CPT offers clear yellow and black, zinc and zinc-iron, on its Cyclemaster supplied by Fanta Equipment Co. (Cleveland, Ohio).
What are CPT’s current capabilities?
The majority of our business is rack plating. We do rack zinc and zinc-iron. We have two rack lines, one is manually operated with a 10 foot flight bar with 42" height and 16" direction of travel — so it’s a pretty big line. On the manual line, we offer clear yellow and black, zinc and zinc-iron. We have a Fanta Cyclemaster that’s a 16-inch rack width by 45 inches high — it’s a single process machine. On our 16"x36" barrel line, we offer clear yellow and black zinc, zinc-iron, and zinc-nickel. Everything we do is alkaline electrolyte.
A barrel line operator, Eric Calderon, is scanning the barrel-plated parts for defects before loading them into the finished tub.
Can you talk about the team and work environment at CPT?
We have a staff of about 50 employees and we are fully staffed currently. We’ve had to get creative with compensation and adjust quickly in response to the changing labor market to maintain zero open positions over the past couple of years.
It can be hard to find experienced people in this industry, so we’ve had to grow our own. We’re continuously updating our training program to include not only how to do the job, but why it’s important.
Over the past five years, most of our management team retired, so Steve and I had to find successors. We’re really excited about the current team and where we’re going as a company.
You recently completed a large expansion of your facility. What prompted the expansion and what are the new additions?
We ran out of space. Our capacity was limited by the number of parts — both finished and unplated — that we could hold. We didn’t have much warehouse space and talked about it for about five years. We tried storing parts in semi-trailers and even shuttling parts to and from an off-site warehouse. We pulled the trigger in late 2020 and added 12,000 square feet of warehouse space, new shipping and receiving and new offices.
It has enabled us to produce more parts without all the congestion. We have about 9,000 active parts, so it takes quite a bit of room, and the new warehouse is strictly for storage at this point.
Let’s talk about industry trends and your approach — how do you think this sets you up for future business and growth, particularly with changes in the automotive sector and the growing market for electric vehicles and hybrids?
Read: C&R Plating Completes $2.5 Million Expansion
Our chemical supplier, Columbia Chemical, has advised us that tin zinc will likely be growing demand for some of those applications. We’re also looking into cobalt-free passivation for heath, environmental, and, as of recently, cost reasons. We’re always willing to cater to what our customers need, and this additional space opens up the ability to add new lines in the older parts of the facility.
We’ve done that before. In 2012, BroCo Products introduced us to a customer with a large volume of work and that led to the installation of our Cyclemaster. Initially we installed the line specifically for their parts. That’s something we’re always willing to do if a customer says, “Hey, I’ve got a huge amount of parts that we need plated. Can you work with us?” As our plant manager used to say, “we’re always looking for a new best customer.”

**Source data**
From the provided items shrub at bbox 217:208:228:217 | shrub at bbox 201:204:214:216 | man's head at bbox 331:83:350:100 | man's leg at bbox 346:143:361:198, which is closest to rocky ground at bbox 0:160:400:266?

**Aim**
Decide whether each statement agrees with the plating interview: (a) the expansion added 12,000 square feet of warehouse space; (b) the company currently has open positions; (c) all of its processes use alkaline electrolyte. Give yes or no for each, with the deciding words from the interview quoted.

**Written response**
(a) Yes: "added 12,000 square feet of warehouse space, new shipping and receiving and new offices."
(b) No: "we are fully staffed currently."
(c) Yes: "Everything we do is alkaline electrolyte."